Greatbatch Pavilion visitors center unveiled at Darwin Martin House
Reception pavilion praised at unveiling
Guests entering the new Eleanor and Wilson Greatbatch Pavilion for Thursday’s unveiling were treated to a sweeping side view of the Darwin Martin House Complex designed by Frank Lloyd Wright more than a century ago.
Seeing the entire layout through the pavilion’s floor-to-ceiling glass wall was breathtaking — worth every penny of the $2.5 million the family contributed to the $5 million visitors center, said Ami Greatbatch, daughter-in-law of the inventor and his wife.
“This is the first time anyone has been able to see the Martin House from this angle,” she added.

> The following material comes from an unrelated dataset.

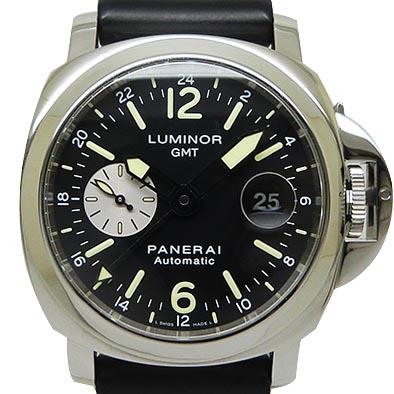 パネライ【PANERAI】 PAM00088 ルミノール GMT K番【中古】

The night before, relatives and friends attending a sneak preview felt as if they were standing outside on a summer night gazing at the moonlit complex, from the main house on Jewett Parkway to the pergola, conservatory, carriage house and Barton House in the rear, she recalled.
“You were drawn toward the Martin House. You wanted to see more,” Ami Greatbatch recounted during the formal dedication of the pavilion, a spare, low-profile building that sits just to the west of the Tshaped complex.
That’s precisely the sensation architect Toshiko Mori hopes the first paying visitors will feel when the center — the final piece of the $50 million Martin House restoration and expansion—opens to the public Wednesday.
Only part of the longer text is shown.